At times, I have been able to use my mental illness to my advantage, and I’m even working on a book and some talks about how to tailor one’s career around their own mental health. Years ago, I wrote a blog post about it.
“Reality is merely an illusion, albeit a very persistent one.” — Albert Einstein
In my book, I talk about “helpful philosophies.” As I have worked through my own depression issues, I have studied the very fabric of reality (there’s a lot of time for fabric-of-reality gazing when bedridden with depression).

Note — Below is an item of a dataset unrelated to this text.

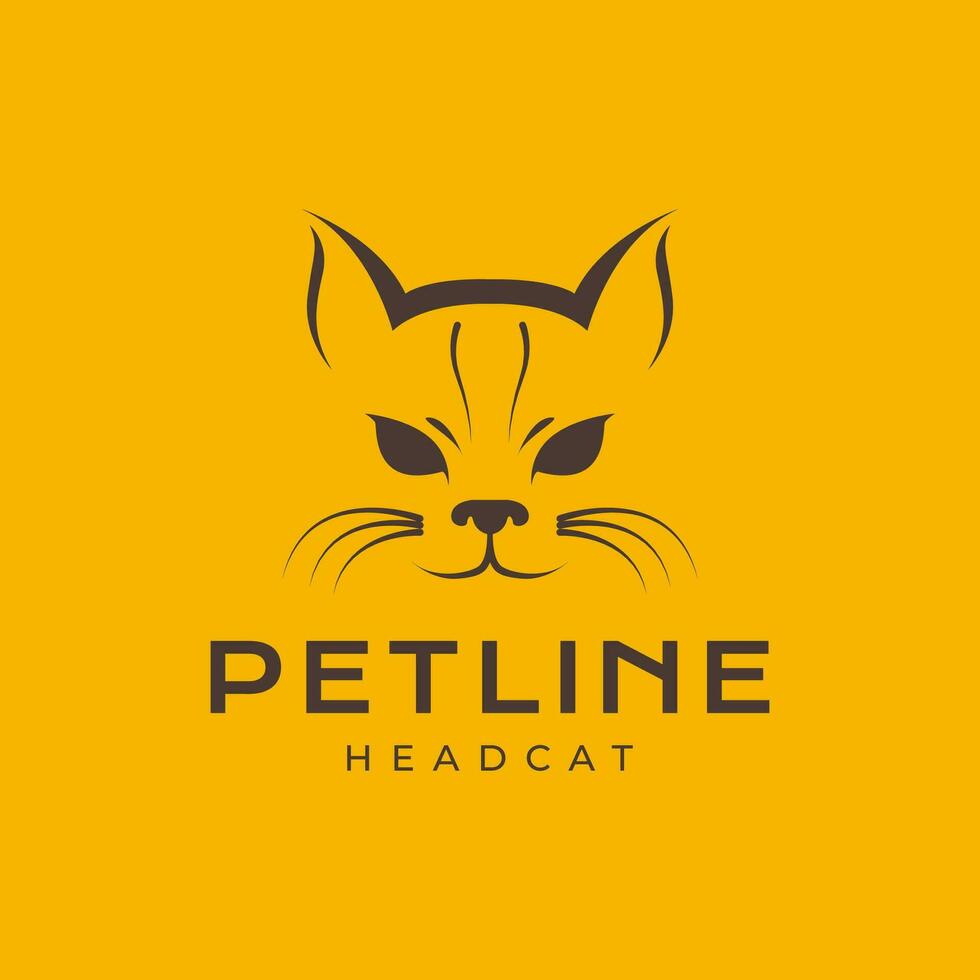 gatto testa animali domestici messa a fuoco portafortuna isolato semplice Vintage ▾ fricchettone logo icona vettore illustrazione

This TED talk describes what I have come to learn about reality: there isn’t one. If depression is a debilitating condition in your life, that is your reality. If you believe in reality, depression will be a debilitating condition.
But I don’t think it has to be that way. I have lived the progression from catastrophically depressed to mostly fine, with a damn great life.
My friend shared this picture today:
This is why I’m working on this text message app. I think we can change the size of our dog. We can get better. We can get clearer about our life. We can create a life so awesome that we get perspective for those darkest times.
If I was to re-write that computer program today, I would have every sequence end with, “It’s going to get better. It only gets better.”